The city reported last Thursday that the high lead levels were found in drinking water across a couple testing sites. According to Matt Honer, city administrator, this does not mean there’s lead in the entire water system.

“I agree with Matt our water system is safe,” Nathan Fosbinder, water and sewer superintendent, said. “This was a testing procedure, and we test those sites for a reason.” Testing sites are homes in the city, he explained.

Fosbinder is now turning to educate the public about service laterals. Laterals connect homes to larger water systems. If they’re made out of lead and the infrastructure is breaking down, people who drink water from it may be exposed to more levels of the element than those whose laterals are made of other materials, like copper or plastic.

“If you don’t have a lead lateral, I really don’t think there’s much of a reason for concern at all,” Fosbinder said.

The health risks are greatest among infants, young children and pregnant women, according to Debbie Siegenthaler, Iowa Co. health officer. She says too much lead can interfere with how much blood carries oxygen to the rest of the body and can damage organs.

The city has notified “high-risk facilities,” like schools, daycares and assisted living centers. Other rules to follow include conducting additional tests by the end of the year at other sites, as required by the Department of Natural Resources, Fosbinder said.

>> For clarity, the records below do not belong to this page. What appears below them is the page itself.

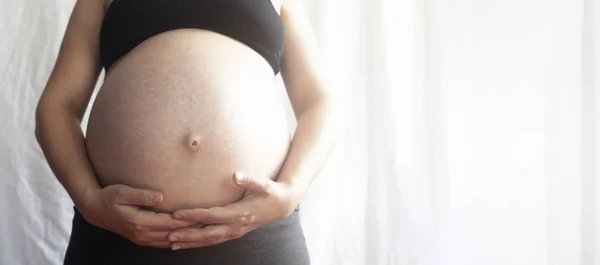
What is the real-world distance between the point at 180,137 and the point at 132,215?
119mm

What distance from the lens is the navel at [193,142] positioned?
2.31 feet

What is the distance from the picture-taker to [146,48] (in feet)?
2.65

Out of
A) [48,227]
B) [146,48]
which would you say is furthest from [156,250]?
[48,227]

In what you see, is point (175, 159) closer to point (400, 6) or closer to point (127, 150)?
point (127, 150)

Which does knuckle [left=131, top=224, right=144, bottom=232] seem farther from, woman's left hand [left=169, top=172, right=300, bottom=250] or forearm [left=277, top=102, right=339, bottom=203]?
forearm [left=277, top=102, right=339, bottom=203]

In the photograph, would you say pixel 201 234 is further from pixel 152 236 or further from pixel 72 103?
pixel 72 103

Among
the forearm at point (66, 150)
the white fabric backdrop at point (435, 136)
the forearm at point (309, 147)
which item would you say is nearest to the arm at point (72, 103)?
the forearm at point (66, 150)

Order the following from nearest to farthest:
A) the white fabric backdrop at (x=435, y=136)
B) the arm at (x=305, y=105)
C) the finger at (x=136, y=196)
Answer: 1. the finger at (x=136, y=196)
2. the arm at (x=305, y=105)
3. the white fabric backdrop at (x=435, y=136)

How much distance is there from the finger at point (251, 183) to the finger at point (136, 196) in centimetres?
9

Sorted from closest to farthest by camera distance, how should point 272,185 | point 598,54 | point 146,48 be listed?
point 272,185
point 146,48
point 598,54

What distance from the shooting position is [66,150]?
75 cm

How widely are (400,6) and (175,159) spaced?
0.69 m

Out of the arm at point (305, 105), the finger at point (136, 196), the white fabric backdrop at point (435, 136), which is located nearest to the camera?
the finger at point (136, 196)

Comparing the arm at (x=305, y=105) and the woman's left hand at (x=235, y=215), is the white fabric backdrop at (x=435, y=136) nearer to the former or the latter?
the arm at (x=305, y=105)
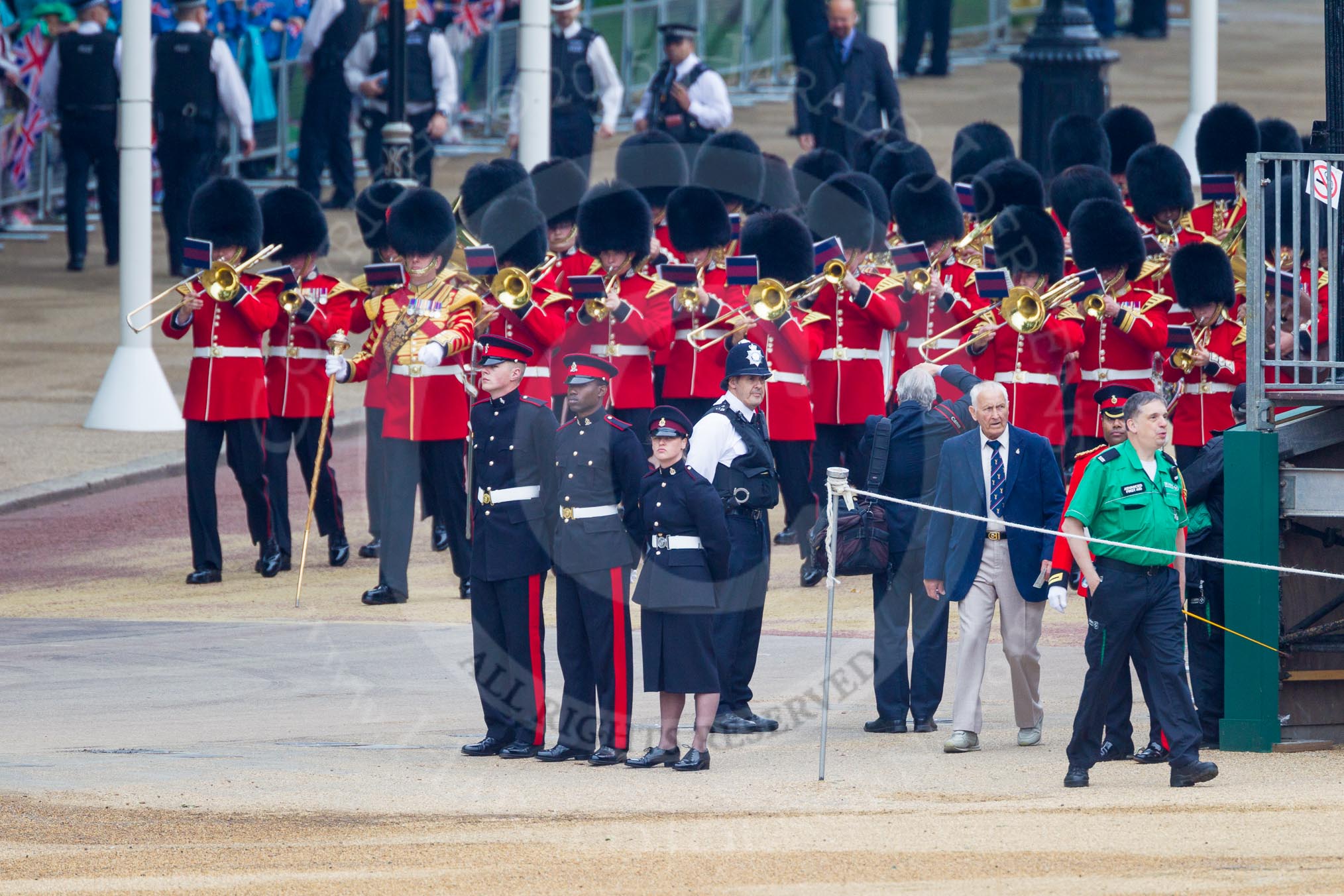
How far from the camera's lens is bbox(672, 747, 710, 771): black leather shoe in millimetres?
7059

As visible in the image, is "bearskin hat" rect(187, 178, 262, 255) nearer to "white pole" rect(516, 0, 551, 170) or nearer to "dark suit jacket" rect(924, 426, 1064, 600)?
"white pole" rect(516, 0, 551, 170)

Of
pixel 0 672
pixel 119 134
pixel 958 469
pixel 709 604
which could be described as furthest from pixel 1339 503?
pixel 119 134

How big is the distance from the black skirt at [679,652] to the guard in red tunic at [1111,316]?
10.4 ft

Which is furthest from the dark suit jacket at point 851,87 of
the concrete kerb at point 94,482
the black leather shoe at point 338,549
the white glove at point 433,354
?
the white glove at point 433,354

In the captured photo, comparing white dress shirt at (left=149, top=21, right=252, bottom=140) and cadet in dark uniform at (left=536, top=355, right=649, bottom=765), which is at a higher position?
white dress shirt at (left=149, top=21, right=252, bottom=140)

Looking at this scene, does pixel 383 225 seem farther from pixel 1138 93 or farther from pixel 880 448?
pixel 1138 93

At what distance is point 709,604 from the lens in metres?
7.13

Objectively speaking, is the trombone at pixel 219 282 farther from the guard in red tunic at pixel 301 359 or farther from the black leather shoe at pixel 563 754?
the black leather shoe at pixel 563 754

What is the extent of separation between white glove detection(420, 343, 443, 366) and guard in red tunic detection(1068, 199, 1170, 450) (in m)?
2.69

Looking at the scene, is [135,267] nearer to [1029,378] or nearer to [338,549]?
[338,549]

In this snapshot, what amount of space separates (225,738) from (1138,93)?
1532 cm

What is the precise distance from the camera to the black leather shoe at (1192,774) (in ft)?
22.2

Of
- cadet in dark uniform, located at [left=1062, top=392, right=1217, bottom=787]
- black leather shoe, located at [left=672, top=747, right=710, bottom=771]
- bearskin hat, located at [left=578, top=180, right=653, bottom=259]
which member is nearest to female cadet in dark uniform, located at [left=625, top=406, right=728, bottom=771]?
black leather shoe, located at [left=672, top=747, right=710, bottom=771]

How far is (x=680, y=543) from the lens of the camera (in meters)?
7.16
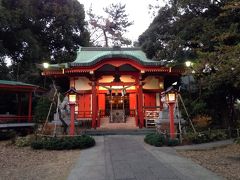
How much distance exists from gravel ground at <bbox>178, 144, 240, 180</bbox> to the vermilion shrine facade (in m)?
7.52

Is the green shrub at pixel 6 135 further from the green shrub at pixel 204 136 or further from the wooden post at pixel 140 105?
the green shrub at pixel 204 136

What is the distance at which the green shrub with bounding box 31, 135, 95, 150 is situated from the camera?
14.1 metres

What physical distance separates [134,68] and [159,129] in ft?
20.8

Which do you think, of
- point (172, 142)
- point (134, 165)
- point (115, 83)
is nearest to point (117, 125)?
point (115, 83)

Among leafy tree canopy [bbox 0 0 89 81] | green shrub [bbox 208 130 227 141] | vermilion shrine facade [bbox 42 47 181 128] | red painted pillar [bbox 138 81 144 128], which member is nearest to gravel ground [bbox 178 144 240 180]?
green shrub [bbox 208 130 227 141]

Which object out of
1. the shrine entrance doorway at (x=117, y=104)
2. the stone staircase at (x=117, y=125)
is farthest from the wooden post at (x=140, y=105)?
the shrine entrance doorway at (x=117, y=104)

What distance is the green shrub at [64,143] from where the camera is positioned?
46.3 ft

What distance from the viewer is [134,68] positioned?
22406mm

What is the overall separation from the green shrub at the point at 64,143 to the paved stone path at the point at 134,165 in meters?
0.58

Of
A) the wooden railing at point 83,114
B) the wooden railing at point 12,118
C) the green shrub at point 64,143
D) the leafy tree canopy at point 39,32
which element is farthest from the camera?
the leafy tree canopy at point 39,32

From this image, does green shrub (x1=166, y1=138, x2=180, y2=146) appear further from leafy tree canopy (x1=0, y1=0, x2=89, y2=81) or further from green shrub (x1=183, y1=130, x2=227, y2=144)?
leafy tree canopy (x1=0, y1=0, x2=89, y2=81)

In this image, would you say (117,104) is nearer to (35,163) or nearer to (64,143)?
(64,143)

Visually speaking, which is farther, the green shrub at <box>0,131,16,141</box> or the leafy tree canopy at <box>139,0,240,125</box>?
the green shrub at <box>0,131,16,141</box>

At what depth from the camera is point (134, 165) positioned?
32.6 feet
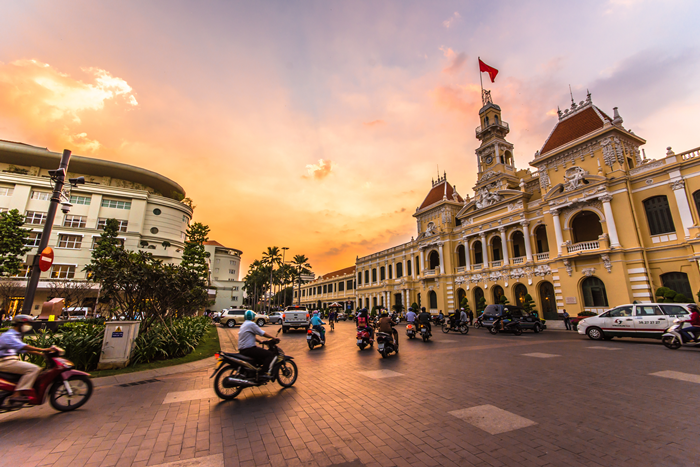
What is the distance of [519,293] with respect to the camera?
30078 mm

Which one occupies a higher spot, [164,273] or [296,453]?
[164,273]

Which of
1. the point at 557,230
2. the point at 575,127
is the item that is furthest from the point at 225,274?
the point at 575,127

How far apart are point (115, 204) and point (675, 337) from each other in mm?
58597

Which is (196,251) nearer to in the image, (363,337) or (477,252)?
(363,337)

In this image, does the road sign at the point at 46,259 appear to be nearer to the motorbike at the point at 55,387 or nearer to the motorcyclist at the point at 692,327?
the motorbike at the point at 55,387

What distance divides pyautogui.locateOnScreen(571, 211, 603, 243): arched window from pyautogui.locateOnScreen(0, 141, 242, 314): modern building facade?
169 ft

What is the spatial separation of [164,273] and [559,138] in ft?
108

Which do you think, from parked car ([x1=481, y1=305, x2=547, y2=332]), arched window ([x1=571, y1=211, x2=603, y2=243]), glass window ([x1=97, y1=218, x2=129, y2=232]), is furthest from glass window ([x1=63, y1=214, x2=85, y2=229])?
arched window ([x1=571, y1=211, x2=603, y2=243])

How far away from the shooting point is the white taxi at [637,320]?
13.1 meters

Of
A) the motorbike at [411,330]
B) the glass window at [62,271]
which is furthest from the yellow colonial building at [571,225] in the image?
the glass window at [62,271]

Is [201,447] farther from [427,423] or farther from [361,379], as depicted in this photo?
[361,379]

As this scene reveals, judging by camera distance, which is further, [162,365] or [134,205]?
[134,205]

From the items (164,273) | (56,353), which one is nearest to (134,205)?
(164,273)

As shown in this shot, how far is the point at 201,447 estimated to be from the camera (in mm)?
3916
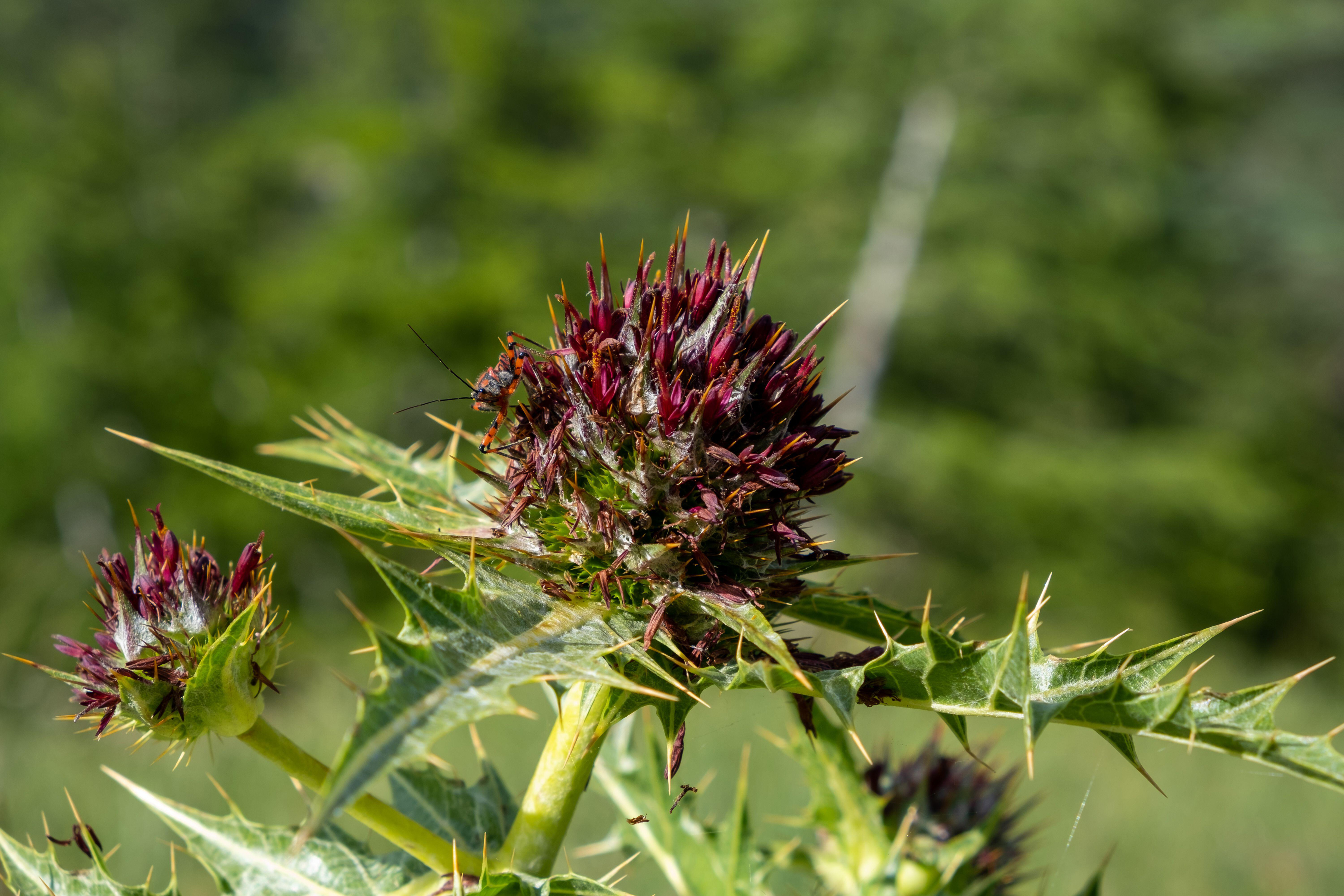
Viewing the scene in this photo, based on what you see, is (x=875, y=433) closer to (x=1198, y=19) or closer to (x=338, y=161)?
(x=1198, y=19)

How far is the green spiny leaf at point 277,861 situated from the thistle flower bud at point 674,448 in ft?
2.51

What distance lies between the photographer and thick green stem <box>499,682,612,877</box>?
1.93 m

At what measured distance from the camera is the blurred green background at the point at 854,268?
22984 millimetres

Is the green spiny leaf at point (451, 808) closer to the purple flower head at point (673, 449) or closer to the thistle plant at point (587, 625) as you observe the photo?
the thistle plant at point (587, 625)

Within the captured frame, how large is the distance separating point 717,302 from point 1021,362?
26.0m

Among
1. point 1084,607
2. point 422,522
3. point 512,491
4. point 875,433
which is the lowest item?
point 1084,607

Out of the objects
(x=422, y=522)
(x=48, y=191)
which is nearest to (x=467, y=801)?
(x=422, y=522)

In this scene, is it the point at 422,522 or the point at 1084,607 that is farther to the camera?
the point at 1084,607

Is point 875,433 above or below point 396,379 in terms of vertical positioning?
above

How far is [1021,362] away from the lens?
26031 millimetres

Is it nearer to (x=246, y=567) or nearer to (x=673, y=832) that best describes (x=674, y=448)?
(x=246, y=567)

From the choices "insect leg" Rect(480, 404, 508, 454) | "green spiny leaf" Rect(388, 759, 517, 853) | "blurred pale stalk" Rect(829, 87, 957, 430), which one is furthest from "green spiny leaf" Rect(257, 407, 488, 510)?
"blurred pale stalk" Rect(829, 87, 957, 430)

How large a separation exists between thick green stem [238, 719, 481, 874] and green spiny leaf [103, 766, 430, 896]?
10cm

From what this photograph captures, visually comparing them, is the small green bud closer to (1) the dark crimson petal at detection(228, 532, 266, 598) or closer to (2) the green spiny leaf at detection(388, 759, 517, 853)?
(2) the green spiny leaf at detection(388, 759, 517, 853)
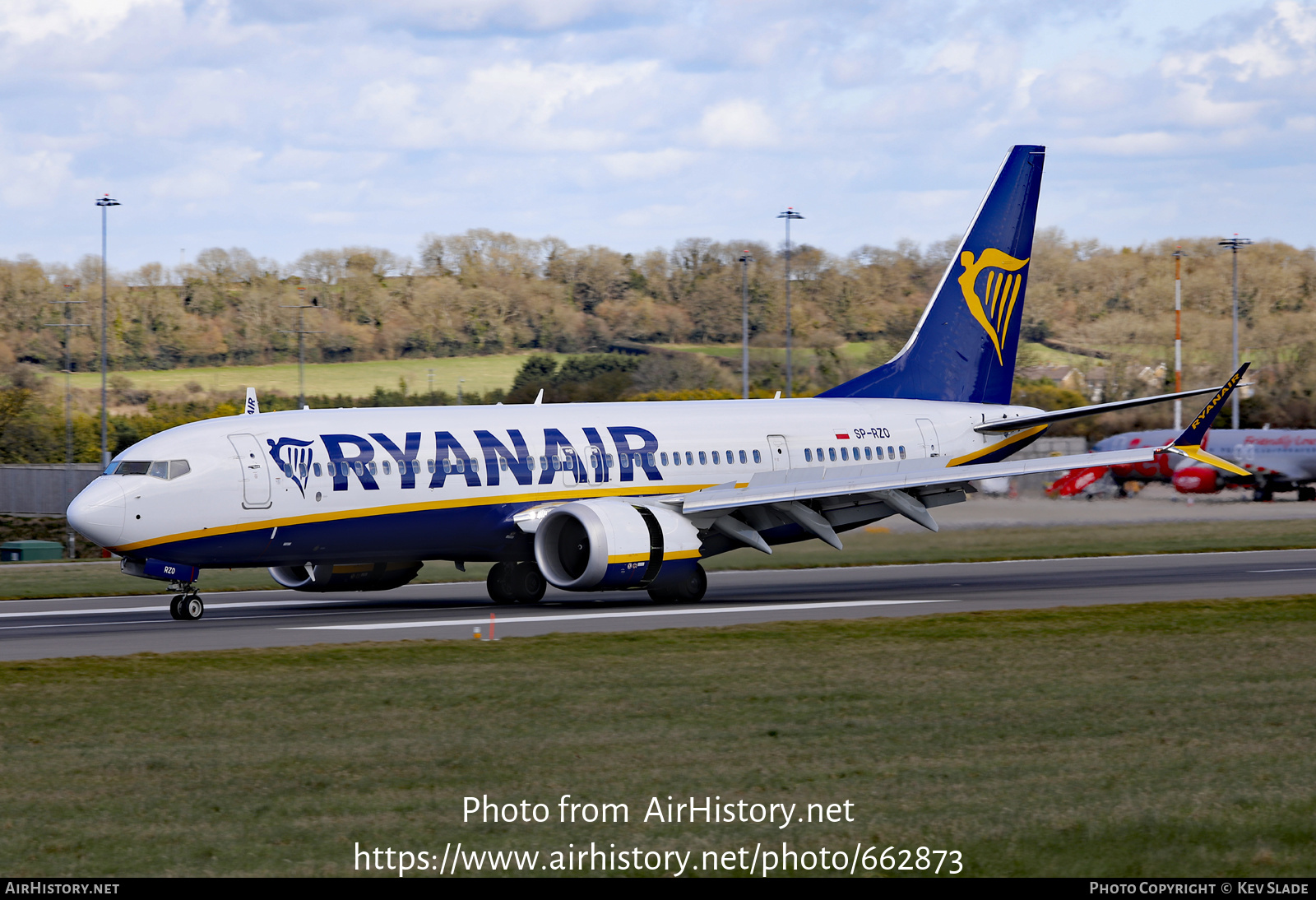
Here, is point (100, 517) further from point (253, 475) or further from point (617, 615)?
point (617, 615)

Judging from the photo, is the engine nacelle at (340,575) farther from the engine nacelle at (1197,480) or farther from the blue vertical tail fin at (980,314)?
the engine nacelle at (1197,480)

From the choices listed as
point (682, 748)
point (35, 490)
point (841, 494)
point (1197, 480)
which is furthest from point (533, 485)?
point (1197, 480)

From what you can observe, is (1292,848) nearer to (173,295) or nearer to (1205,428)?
(1205,428)

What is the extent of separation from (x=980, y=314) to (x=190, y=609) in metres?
20.1

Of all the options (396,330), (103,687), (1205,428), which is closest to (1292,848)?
(103,687)

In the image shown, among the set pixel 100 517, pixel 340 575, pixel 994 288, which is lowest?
pixel 340 575

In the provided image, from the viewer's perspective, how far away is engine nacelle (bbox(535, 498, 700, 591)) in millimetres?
27141

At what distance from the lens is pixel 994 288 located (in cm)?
3741

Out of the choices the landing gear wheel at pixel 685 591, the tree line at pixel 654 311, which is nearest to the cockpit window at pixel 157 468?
the landing gear wheel at pixel 685 591

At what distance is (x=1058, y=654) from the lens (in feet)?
65.7

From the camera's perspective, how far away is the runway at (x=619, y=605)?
23.9 metres

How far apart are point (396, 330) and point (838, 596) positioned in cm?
12560

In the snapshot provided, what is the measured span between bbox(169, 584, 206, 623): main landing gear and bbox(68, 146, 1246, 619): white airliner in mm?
29

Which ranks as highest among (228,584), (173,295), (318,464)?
(173,295)
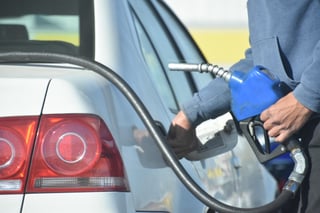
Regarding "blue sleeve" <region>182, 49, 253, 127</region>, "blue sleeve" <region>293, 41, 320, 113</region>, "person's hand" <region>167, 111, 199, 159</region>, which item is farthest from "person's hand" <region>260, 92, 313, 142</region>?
"person's hand" <region>167, 111, 199, 159</region>

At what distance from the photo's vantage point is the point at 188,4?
59.5 ft

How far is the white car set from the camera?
2545mm

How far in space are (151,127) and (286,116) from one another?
0.40m

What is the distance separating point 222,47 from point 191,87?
1410 cm

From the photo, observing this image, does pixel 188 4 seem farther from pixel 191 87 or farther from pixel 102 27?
pixel 102 27

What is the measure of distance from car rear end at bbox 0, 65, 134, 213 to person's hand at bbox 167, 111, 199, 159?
2.05 feet

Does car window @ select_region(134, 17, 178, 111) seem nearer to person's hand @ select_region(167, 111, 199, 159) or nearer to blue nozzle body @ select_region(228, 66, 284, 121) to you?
person's hand @ select_region(167, 111, 199, 159)

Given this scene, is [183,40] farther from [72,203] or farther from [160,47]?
[72,203]

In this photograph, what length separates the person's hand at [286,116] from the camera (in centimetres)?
271

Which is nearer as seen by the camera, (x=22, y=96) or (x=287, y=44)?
(x=22, y=96)

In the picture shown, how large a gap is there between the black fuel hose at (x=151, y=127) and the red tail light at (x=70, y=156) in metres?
0.20

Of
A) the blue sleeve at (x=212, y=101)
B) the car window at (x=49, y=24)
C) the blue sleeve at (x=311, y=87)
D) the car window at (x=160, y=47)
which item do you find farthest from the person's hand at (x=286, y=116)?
the car window at (x=160, y=47)

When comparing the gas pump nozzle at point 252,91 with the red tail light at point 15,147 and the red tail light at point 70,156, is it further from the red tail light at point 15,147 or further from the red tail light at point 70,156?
the red tail light at point 15,147

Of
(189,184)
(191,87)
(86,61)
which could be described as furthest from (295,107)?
(191,87)
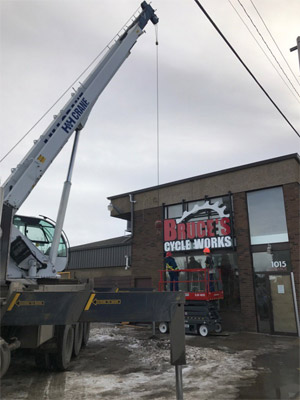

The Mineral Point School District does not have buildings with lead service lines, superintendent Mitch Wainwright told NBC15. As a precaution, the district has submitted a sample for testing and is waiting for results to return. Students or staff with concerns can drink from bottled waters bought by the district.

According to the city, these are some steps to reduce exposure to lead in water:

  • Run water for 15-30 seconds to flush lead from interior plumbing or until it becomes cold or reaches a steady temperature before using it for drinking or cooking if it hasn’t been used for several hours.
  • Use cold water for cooking and preparing baby formula.
  • Do not boil water to remove lead. Boiling water will not reduce lead.
  • Consider purchasing bottled water or a water filter.
  • Test your water for lead. Nearby state-certified labs include the Iowa County Health Department. Water sample collection kits from the Health Department can be picked up at Mineral Point City Hall or at the Health Department Monday through Friday between 8:00-4:30 PM. The cost is $35.